§ **Instructions for the task**:
Write out every item below again in full, leaving out the pictures. Shift each number in the answers (the point coordinates and the distance in millimetres) up by 116, and leave the rest of each item's wording unchanged.

— start Stored data —

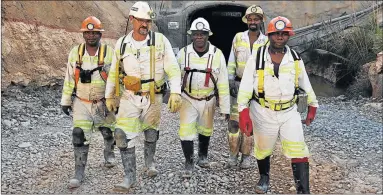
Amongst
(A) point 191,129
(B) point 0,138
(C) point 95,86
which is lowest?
(B) point 0,138

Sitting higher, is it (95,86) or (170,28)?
(170,28)

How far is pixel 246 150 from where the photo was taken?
6102 millimetres

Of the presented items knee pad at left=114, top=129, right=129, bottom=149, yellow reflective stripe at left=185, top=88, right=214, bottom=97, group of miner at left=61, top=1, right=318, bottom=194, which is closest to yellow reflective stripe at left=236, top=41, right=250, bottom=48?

— end Stored data —

§ **Solution below**:
Amongst
(A) point 191,129
(B) point 0,138
(C) point 95,86
which is lowest?
(B) point 116,254

Sitting higher, is it (95,86) or (170,28)?
(286,144)

How far is pixel 246 150 from where the photo was taken?
6218 millimetres

Of the presented items knee pad at left=114, top=129, right=129, bottom=149, yellow reflective stripe at left=185, top=88, right=214, bottom=97, group of miner at left=61, top=1, right=318, bottom=194, which is closest to yellow reflective stripe at left=236, top=41, right=250, bottom=48?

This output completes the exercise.